Plusieurs départements d'histoire (tous ? d'autres départements d'université ?) ont reçu en janvier par la poste une épaisse enveloppe envoyée d'Alexandrie (BP 834) et contenant un livret de 94 p, imprimé sur du très beau papier, intitulé "Muhammad" (Mahomet), "le messager d'Allah", et un dépliant cartonné de 4 pages en couleurs, vert et or, imitant les rouleaux sur lesquels étaient écrits les grands textes religieux et intitulé "Voici un message d'amitié à toute personne en recherche de la Vérité".
Le livret et le "message d'amitié" sont rédigés dans un français correct, dont on sent immédiatement à la lecture qu'il est une traduction de l'arabe ou de l'anglais, faite avec précision, relue et révisée avec soin, même si la mise en pages du texte est médiocre.
Le livret relève de l'hagiographie. Mahomet est présenté comme un être moral, pur, désintéressé, pieux, compatissant, miséricordieux, bon mari, bon père, bon commerçant, bon musulman : le modèle parfait. Les preuves alléguées sont extraites de l'abondante littérature hagiographique. Si on lit entre les lignes, on constate très vite que l'auteur de ce livret, un dénommé Abderrahman Al-Cheha répond, point par point, mais sans jamais les citer ou y faire explicitement référence, à toutes les objections et critiques qui sont adressées en Europe à Mahomet et au Coran, comme il insiste sur les convergences (fantasmées) entre le christianisme (jamais nommé) et l'islam, pour prouver que Mahomet est l'ultime prophète, qui rend inutile tout autre prophétie.
Le dépliant en couleurs, tape à l'oeil et m'as-tu vu, ressemble aux dépliants que distribuent parfois les témoins de Jéhovah ou les évangélistes. Ses auteurs ont dû copier des documents publiés par ces églises chrétiennes.
Tout cela (préparation des documents, impression, mise sous enveloppe, envois) bien entendu a un coût très élevé. Quand on sait la très mauvaise qualité des livres et fascicules publiés en Egypte, on peut dire que ces publications sentent le fric dépensé sans compter.
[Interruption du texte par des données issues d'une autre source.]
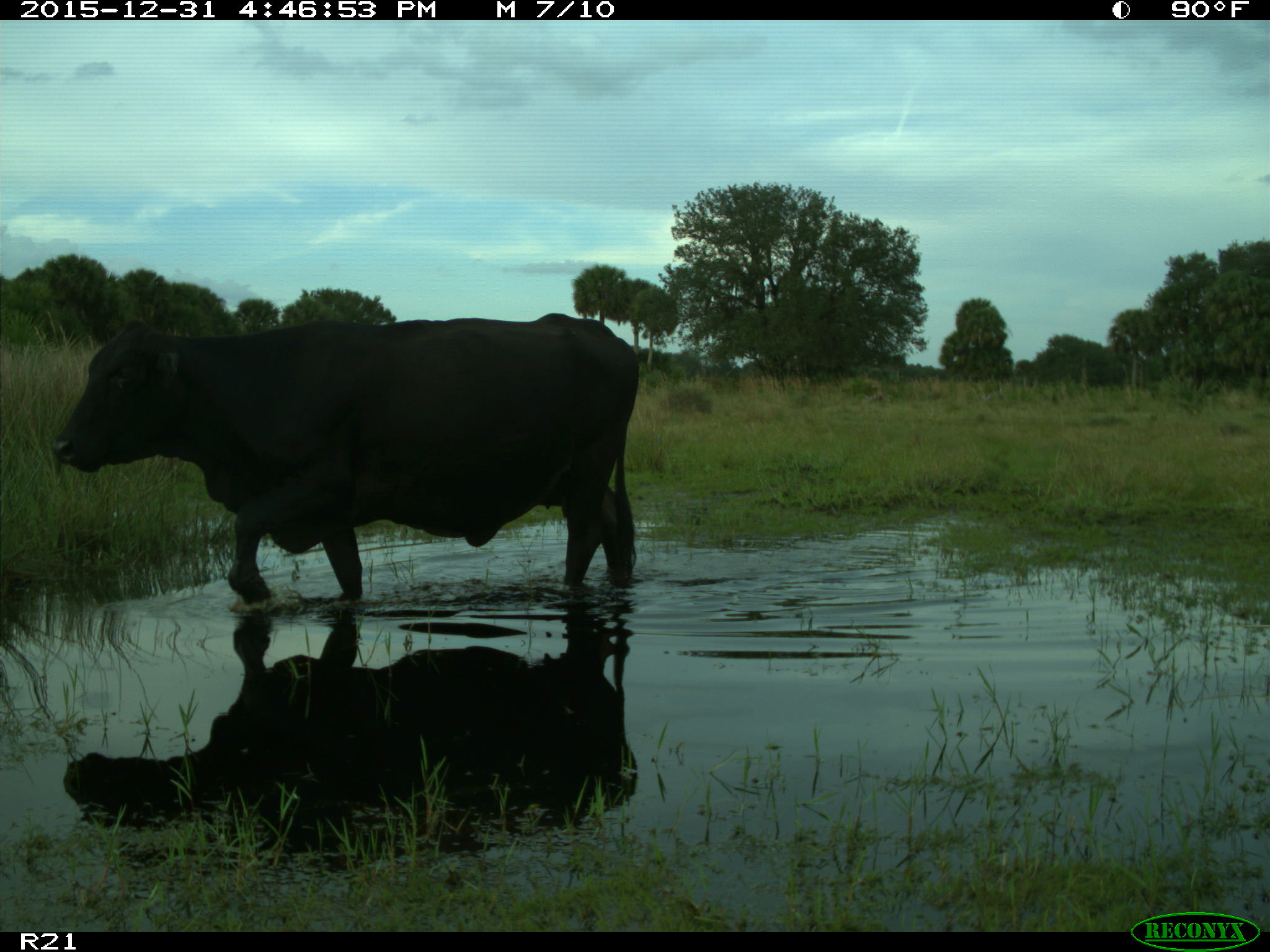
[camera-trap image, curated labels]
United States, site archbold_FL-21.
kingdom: Animalia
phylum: Chordata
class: Mammalia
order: Artiodactyla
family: Bovidae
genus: Bos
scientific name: Bos taurus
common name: domestic cow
Bos taurus (domestic cow).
Les très généreux mécènes du livret sont saoudiens : c'est "The Islamic Propagation Office", sis à Al Qaseem, "Kingdom of Saudi Arabia". Le dépliant, lui, est signé du tabligh, grand parti "fondamentaliste" fondé en Inde (le Pakistan actuel) en 1920. Ces deux "oeuvres" signent une convergence inquiétante entre les sectes missionnaires de l'islam (le tabligh), prétendument "pauvres" ou "déshéritées", et les richissimes conservateurs wahhabites
A ma connaissance, il n'est pas un seul historien, parmi les destinataires de ces documents, qui ait protesté contre cette propagande. C'est silence et bouche cousue : les historiens bien pensants, si prompts à s'indigner de tout empiètement dans leurs champs soigneusement clôturés, ne se seraient pas infibulé ainsi les lèvres, s'ils avaient été les destinataires de la même propagande de la part de l'Eglise ou des évangélistes.
On peut se demander quel sera l'impact de ces envois : sans doute nul. Encore que... Quand on constate l'état moral des universités, en particulier dans les secteurs des sciences humaines et sociales, on peut s'attendre au pire. Au moment où les wahhabites et le tabligh envoyaient en France leur propagande, des universitaires ont reçu dans leur casier un tract, rédigé par des étudiants, réunis en une coordination syndicale (UNEF, UNEF ID, Libertaires), appelant à résister à Sarkozy et à son gouvernement et qui concluaient ainsi leur appel, en caractères gras (je cite) : "en se sortant les doigts du cul, même dans la merde, on s'aperçoit qu'on a les mains libres !".
Tout compte fait, des étudiants qui rédigent ainsi sont capables d'écouter les sirènes du tabligh et des wahhabites, suivant la maxime connue : "on commence dans l'anarchie, on finit dans la sacristie".